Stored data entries
____

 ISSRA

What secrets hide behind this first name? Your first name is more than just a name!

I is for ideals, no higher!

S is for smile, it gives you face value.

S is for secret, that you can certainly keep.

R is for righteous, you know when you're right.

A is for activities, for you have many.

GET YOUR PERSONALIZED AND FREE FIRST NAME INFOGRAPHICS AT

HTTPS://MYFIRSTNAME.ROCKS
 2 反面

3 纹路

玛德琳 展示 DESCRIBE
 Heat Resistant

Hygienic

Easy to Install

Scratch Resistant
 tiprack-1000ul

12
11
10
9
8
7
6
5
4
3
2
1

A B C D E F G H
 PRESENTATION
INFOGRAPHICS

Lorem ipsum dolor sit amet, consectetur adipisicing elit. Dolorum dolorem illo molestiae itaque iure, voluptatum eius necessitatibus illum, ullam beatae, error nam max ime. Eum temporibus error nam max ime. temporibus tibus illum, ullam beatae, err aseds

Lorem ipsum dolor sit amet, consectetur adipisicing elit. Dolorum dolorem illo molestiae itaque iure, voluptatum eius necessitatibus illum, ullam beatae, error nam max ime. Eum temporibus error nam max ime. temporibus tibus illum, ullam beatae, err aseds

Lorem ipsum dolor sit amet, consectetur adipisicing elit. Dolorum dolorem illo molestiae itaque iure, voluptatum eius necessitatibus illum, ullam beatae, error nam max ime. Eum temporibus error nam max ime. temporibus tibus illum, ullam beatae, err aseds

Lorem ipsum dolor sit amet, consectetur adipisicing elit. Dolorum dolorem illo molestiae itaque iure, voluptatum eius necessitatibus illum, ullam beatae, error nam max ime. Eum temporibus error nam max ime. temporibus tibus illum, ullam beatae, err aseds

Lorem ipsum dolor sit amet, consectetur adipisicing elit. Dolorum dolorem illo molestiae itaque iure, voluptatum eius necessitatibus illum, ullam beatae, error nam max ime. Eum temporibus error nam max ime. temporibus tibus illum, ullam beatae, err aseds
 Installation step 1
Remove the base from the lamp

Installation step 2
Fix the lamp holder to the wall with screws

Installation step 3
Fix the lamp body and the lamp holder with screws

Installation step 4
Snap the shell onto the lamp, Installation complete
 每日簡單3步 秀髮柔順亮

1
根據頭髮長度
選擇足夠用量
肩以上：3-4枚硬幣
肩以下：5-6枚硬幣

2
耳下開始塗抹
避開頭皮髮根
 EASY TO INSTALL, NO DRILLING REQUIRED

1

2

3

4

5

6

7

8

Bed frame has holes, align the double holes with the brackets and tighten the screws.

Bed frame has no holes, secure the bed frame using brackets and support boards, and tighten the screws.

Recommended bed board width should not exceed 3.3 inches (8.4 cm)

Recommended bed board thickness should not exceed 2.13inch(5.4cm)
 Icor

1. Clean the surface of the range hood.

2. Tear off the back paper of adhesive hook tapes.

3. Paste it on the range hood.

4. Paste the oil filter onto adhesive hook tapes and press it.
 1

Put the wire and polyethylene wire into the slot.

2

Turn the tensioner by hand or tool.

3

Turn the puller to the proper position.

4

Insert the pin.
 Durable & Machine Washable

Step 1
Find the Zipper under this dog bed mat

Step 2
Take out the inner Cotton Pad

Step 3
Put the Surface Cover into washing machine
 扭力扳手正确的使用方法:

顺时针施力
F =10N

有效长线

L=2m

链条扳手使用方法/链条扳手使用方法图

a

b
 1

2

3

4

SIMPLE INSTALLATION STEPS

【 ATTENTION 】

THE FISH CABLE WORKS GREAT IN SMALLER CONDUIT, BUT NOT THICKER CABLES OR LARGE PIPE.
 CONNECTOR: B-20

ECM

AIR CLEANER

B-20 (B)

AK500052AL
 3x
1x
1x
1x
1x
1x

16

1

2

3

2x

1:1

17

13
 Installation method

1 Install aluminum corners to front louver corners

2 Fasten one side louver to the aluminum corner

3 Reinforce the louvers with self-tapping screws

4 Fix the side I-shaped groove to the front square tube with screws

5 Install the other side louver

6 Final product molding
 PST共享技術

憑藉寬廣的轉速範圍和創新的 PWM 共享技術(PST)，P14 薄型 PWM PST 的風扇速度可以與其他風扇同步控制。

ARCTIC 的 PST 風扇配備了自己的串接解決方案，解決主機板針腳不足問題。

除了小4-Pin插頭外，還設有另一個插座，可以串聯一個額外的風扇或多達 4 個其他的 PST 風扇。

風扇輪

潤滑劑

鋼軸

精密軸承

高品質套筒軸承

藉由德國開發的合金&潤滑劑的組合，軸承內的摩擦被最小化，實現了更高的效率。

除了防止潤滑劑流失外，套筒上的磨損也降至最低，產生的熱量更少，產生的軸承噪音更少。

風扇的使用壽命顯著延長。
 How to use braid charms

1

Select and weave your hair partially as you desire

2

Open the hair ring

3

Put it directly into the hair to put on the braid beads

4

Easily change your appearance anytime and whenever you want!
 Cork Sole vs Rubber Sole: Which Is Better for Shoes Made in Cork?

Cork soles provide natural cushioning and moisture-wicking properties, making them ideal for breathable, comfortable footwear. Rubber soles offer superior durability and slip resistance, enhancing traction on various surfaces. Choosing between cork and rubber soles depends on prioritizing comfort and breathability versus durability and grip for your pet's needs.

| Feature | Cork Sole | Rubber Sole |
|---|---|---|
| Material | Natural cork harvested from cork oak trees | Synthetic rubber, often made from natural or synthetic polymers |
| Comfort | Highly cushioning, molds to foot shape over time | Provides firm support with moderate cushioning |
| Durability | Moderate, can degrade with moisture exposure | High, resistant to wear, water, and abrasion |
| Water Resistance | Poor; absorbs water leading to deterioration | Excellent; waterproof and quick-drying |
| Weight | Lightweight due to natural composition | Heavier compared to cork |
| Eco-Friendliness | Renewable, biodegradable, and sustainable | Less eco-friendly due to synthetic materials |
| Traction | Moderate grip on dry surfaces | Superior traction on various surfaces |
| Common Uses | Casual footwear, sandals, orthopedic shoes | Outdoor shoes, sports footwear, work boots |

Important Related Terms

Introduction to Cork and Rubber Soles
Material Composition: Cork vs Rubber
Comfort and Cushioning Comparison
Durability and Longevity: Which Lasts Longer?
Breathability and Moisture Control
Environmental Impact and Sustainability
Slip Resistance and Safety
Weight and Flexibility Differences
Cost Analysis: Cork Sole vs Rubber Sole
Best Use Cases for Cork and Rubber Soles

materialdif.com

____

▸ **Problem description**:
Each record must be transcribed word for word.

▸ **Solved problem**:
 ISSRA

What secrets hide behind this first name? Your first name is more than just a name!

I is for ideals, no higher!

S is for smile, it gives you face value.

S is for secret, that you can certainly keep.

R is for righteous, you know when you're right.

A is for activities, for you have many.

GET YOUR PERSONALIZED AND FREE FIRST NAME INFOGRAPHICS AT

HTTPS://MYFIRSTNAME.ROCKS
 2 反面

3 纹路

玛德琳 展示 DESCRIBE
 Heat Resistant

Hygienic

Easy to Install

Scratch Resistant
 tiprack-1000ul

12
11
10
9
8
7
6
5
4
3
2
1

A B C D E F G H
 PRESENTATION
INFOGRAPHICS

Lorem ipsum dolor sit amet, consectetur adipisicing elit. Dolorum dolorem illo molestiae itaque iure, voluptatum eius necessitatibus illum, ullam beatae, error nam max ime. Eum temporibus error nam max ime. temporibus tibus illum, ullam beatae, err aseds

Lorem ipsum dolor sit amet, consectetur adipisicing elit. Dolorum dolorem illo molestiae itaque iure, voluptatum eius necessitatibus illum, ullam beatae, error nam max ime. Eum temporibus error nam max ime. temporibus tibus illum, ullam beatae, err aseds

Lorem ipsum dolor sit amet, consectetur adipisicing elit. Dolorum dolorem illo molestiae itaque iure, voluptatum eius necessitatibus illum, ullam beatae, error nam max ime. Eum temporibus error nam max ime. temporibus tibus illum, ullam beatae, err aseds

Lorem ipsum dolor sit amet, consectetur adipisicing elit. Dolorum dolorem illo molestiae itaque iure, voluptatum eius necessitatibus illum, ullam beatae, error nam max ime. Eum temporibus error nam max ime. temporibus tibus illum, ullam beatae, err aseds

Lorem ipsum dolor sit amet, consectetur adipisicing elit. Dolorum dolorem illo molestiae itaque iure, voluptatum eius necessitatibus illum, ullam beatae, error nam max ime. Eum temporibus error nam max ime. temporibus tibus illum, ullam beatae, err aseds
 Installation step 1
Remove the base from the lamp

Installation step 2
Fix the lamp holder to the wall with screws

Installation step 3
Fix the lamp body and the lamp holder with screws

Installation step 4
Snap the shell onto the lamp, Installation complete
 每日簡單3步 秀髮柔順亮

1
根據頭髮長度
選擇足夠用量
肩以上：3-4枚硬幣
肩以下：5-6枚硬幣

2
耳下開始塗抹
避開頭皮髮根
 EASY TO INSTALL, NO DRILLING REQUIRED

1

2

3

4

5

6

7

8

Bed frame has holes, align the double holes with the brackets and tighten the screws.

Bed frame has no holes, secure the bed frame using brackets and support boards, and tighten the screws.

Recommended bed board width should not exceed 3.3 inches (8.4 cm)

Recommended bed board thickness should not exceed 2.13inch(5.4cm)
 Icor

1. Clean the surface of the range hood.

2. Tear off the back paper of adhesive hook tapes.

3. Paste it on the range hood.

4. Paste the oil filter onto adhesive hook tapes and press it.
 1

Put the wire and polyethylene wire into the slot.

2

Turn the tensioner by hand or tool.

3

Turn the puller to the proper position.

4

Insert the pin.
 Durable & Machine Washable

Step 1
Find the Zipper under this dog bed mat

Step 2
Take out the inner Cotton Pad

Step 3
Put the Surface Cover into washing machine
 扭力扳手正确的使用方法:

顺时针施力
F =10N

有效长线

L=2m

链条扳手使用方法/链条扳手使用方法图

a

b
 1

2

3

4

SIMPLE INSTALLATION STEPS

【 ATTENTION 】

THE FISH CABLE WORKS GREAT IN SMALLER CONDUIT, BUT NOT THICKER CABLES OR LARGE PIPE.
 CONNECTOR: B-20

ECM

AIR CLEANER

B-20 (B)

AK500052AL
 3x
1x
1x
1x
1x
1x

16

1

2

3

2x

1:1

17

13
 Installation method

1 Install aluminum corners to front louver corners

2 Fasten one side louver to the aluminum corner

3 Reinforce the louvers with self-tapping screws

4 Fix the side I-shaped groove to the front square tube with screws

5 Install the other side louver

6 Final product molding
 PST共享技術

憑藉寬廣的轉速範圍和創新的 PWM 共享技術(PST)，P14 薄型 PWM PST 的風扇速度可以與其他風扇同步控制。

ARCTIC 的 PST 風扇配備了自己的串接解決方案，解決主機板針腳不足問題。

除了小4-Pin插頭外，還設有另一個插座，可以串聯一個額外的風扇或多達 4 個其他的 PST 風扇。

風扇輪

潤滑劑

鋼軸

精密軸承

高品質套筒軸承

藉由德國開發的合金&潤滑劑的組合，軸承內的摩擦被最小化，實現了更高的效率。

除了防止潤滑劑流失外，套筒上的磨損也降至最低，產生的熱量更少，產生的軸承噪音更少。

風扇的使用壽命顯著延長。
 How to use braid charms

1

Select and weave your hair partially as you desire

2

Open the hair ring

3

Put it directly into the hair to put on the braid beads

4

Easily change your appearance anytime and whenever you want!
 Cork Sole vs Rubber Sole: Which Is Better for Shoes Made in Cork?

Cork soles provide natural cushioning and moisture-wicking properties, making them ideal for breathable, comfortable footwear. Rubber soles offer superior durability and slip resistance, enhancing traction on various surfaces. Choosing between cork and rubber soles depends on prioritizing comfort and breathability versus durability and grip for your pet's needs.

| Feature | Cork Sole | Rubber Sole |
|---|---|---|
| Material | Natural cork harvested from cork oak trees | Synthetic rubber, often made from natural or synthetic polymers |
| Comfort | Highly cushioning, molds to foot shape over time | Provides firm support with moderate cushioning |
| Durability | Moderate, can degrade with moisture exposure | High, resistant to wear, water, and abrasion |
| Water Resistance | Poor; absorbs water leading to deterioration | Excellent; waterproof and quick-drying |
| Weight | Lightweight due to natural composition | Heavier compared to cork |
| Eco-Friendliness | Renewable, biodegradable, and sustainable | Less eco-friendly due to synthetic materials |
| Traction | Moderate grip on dry surfaces | Superior traction on various surfaces |
| Common Uses | Casual footwear, sandals, orthopedic shoes | Outdoor shoes, sports footwear, work boots |

Important Related Terms

Introduction to Cork and Rubber Soles
Material Composition: Cork vs Rubber
Comfort and Cushioning Comparison
Durability and Longevity: Which Lasts Longer?
Breathability and Moisture Control
Environmental Impact and Sustainability
Slip Resistance and Safety
Weight and Flexibility Differences
Cost Analysis: Cork Sole vs Rubber Sole
Best Use Cases for Cork and Rubber Soles

materialdif.com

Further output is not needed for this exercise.